Given predictions $ \hat{\mathbf{y}} $ and one-hot labels $ \mathbf{y} $, the log-likelihood is:

$$
l(\mathbf{y}, \hat{\mathbf{y}}) = -\sum_{j=1}^{q} y_j \log \hat{y}_j
$$

This becomes:

$$
l(\mathbf{y}, \hat{\mathbf{y}}) = \log \sum_k e^{o_k} - \sum_j y_j o_j
$$

Loss is 0 only if predicted with 100% certainty.

---

## 🔷 Gradient of the Loss

Derivative of loss with respect to logit $ o_j $:

$$
\frac{\partial l}{\partial o_j} = \hat{y}_j - y_j
$$

Same idea as in regression: prediction minus ground truth. Works even when labels are probabilities (not just one-hot vectors).

This makes gradient descent easy to implement.

---

## 🔷 Why It’s Called Cross-Entropy

Cross-entropy quantifies how many bits are needed to encode the true distribution $ \mathbf{y} $ using the predicted distribution $ \hat{\mathbf{y}} $.

### Entropy

The central idea in information theory is to quantify the
amount of information contained in data.
This places a  limit on our ability to compress data.
For a distribution $P$ its *entropy*, $H[P]$, is defined as:

$$H[P] = \sum_j - P(j) \log P(j).$$
:eqlabel:`eq_softmax_reg_entropy`

One of the fundamental theorems of information theory states
that in order to encode data drawn randomly from the distribution $P$,
we need at least $H[P]$ "nats" to encode it :cite:`Shannon.1948`.
If you wonder what a "nat" is, it is the equivalent of bit
but when using a code with base $e$ rather than one with base 2.
Thus, one nat is $\frac{1}{\log(2)} \approx 1.44$ bit.

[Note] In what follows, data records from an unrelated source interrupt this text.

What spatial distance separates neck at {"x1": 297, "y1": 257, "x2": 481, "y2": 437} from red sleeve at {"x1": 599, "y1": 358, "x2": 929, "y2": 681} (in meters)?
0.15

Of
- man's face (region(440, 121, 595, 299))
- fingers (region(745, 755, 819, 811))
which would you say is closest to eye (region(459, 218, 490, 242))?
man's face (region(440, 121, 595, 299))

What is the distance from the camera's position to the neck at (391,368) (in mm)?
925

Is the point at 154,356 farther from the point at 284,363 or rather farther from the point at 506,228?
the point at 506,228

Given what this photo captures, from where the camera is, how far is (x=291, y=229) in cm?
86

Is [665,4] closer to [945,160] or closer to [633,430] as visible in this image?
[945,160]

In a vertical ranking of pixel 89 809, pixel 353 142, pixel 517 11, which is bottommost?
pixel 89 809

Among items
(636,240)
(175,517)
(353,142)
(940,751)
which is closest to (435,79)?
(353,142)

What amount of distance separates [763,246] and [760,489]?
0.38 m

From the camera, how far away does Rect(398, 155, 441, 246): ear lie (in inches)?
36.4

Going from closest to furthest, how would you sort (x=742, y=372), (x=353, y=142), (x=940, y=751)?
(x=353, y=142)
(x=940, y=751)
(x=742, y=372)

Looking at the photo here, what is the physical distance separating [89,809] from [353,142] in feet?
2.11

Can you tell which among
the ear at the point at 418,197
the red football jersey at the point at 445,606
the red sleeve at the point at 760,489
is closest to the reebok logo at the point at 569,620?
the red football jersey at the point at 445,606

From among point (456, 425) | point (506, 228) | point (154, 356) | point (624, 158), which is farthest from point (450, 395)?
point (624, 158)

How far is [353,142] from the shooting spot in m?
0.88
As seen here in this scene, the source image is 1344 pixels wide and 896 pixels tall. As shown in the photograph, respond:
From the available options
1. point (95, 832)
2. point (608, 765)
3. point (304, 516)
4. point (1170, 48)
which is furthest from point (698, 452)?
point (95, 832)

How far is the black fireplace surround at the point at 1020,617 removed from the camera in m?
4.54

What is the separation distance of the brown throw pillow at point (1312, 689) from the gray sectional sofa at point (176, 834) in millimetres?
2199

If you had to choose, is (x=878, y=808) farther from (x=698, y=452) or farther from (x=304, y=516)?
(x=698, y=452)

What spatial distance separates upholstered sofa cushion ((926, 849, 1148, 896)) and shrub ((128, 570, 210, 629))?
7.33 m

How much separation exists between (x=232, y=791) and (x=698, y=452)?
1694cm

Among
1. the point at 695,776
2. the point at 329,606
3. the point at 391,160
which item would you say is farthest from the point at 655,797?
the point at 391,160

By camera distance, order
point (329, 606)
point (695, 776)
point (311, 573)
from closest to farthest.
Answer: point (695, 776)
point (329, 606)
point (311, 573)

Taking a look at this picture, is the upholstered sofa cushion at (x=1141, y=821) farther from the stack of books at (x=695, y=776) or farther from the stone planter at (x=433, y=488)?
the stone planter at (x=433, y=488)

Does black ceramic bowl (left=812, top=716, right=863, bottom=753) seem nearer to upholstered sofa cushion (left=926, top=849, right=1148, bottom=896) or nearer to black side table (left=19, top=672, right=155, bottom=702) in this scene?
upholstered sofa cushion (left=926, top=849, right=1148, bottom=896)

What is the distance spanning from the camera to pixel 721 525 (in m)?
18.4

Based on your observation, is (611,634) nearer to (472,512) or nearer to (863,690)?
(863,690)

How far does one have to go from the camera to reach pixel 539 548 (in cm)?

You might be wondering what compression has to do with prediction. Imagine that we have a stream of data that we want to compress. If it is always easy for us to predict the next token, then this data is easy to compress. Take the extreme example where every token in the stream always takes the same value. That is a very boring data stream! And not only it is boring, but it is also easy to predict. Because the tokens are always the same, we do not have to transmit any information to communicate the contents of the stream. Easy to predict, easy to compress.

However if we cannot perfectly predict every event, then we might sometimes be surprised. The **surprisal** of an event is described as $-\log P(j)$, where $P(j)$ is the probability of the event. 


In [1]:
# Cross-entropy H(p, q) measures how well a probability distribution q approximates a true distribution p.
# For discrete distributions:
#   H(p, q) = -sum_j p(j) * log(q(j))
# If p is one-hot (true class), this reduces to -log(q(true_class)).
# In softmax regression, p is the true label distribution, q is the predicted probabilities.